Le banquet de Sokolniki, qui entendit la parole si sensée du jeune Georgevits, fut la plus grande solennité de la « semaine slave » de Moscou. Au milieu de cette forêt de sapins, — le bois de Boulogne de la seconde capitale de l’empire, — dans un magnifique pavillon construit tout dernièrement pour la réception du tsar et de la princesse Dagmar, vinrent s’asseoir le 2 juin plus de six cents invités. Une foule immense, et que les journaux russes évaluent à trente mille hommes, stationnait dans les alentours, « couvrant du grondement de l’océan les bruits lointains de la salle. » Au centre de celle-ci se dressait le drapeau des saints Cyrille et Méthode (les deux apôtres de la Slavie orientale) ; sous cet étendard, qui à Saint-Pétersbourg avait déjà été accepté pour le symbole de l’unité slave, venait se placer tout orateur qui voulait haranguer les convives.
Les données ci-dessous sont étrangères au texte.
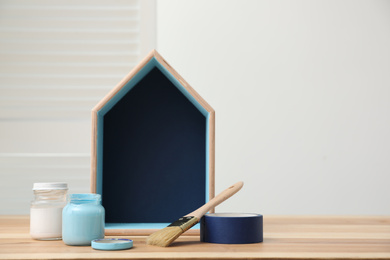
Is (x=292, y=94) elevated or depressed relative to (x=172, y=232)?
elevated

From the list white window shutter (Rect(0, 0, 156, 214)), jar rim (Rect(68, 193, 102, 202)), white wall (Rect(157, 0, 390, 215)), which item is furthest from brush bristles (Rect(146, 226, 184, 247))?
white window shutter (Rect(0, 0, 156, 214))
C’était la ville même de Moscou qui fêtait ici les illustres hôtes, et M. Brauner, le député tchèque, ne négligea pas de célébrer « la blanche mère, la ville sainte qui, comme Scévola, a su mettre sa main dans les flammes, pour sauver la patrie, qui, comme Lucrèce la Romaine, a vengé sa pureté virginale en s’anéantissant, et qui, comme le phénix immortel, a su renaître de ses cendres plus glorieuse que jamais… » Un Bulgare se souvint que c’était du sein de sa

  1. « Das der slavischen Idee, auf Grundlage der in der Koeniginhofer Handschrift niedergelegten Rechtsanschazungen, innewohnende demokratische Prinzip… » Correspondance de Saint-Pétersbourg du 29 mai, dans le Politik de Prague.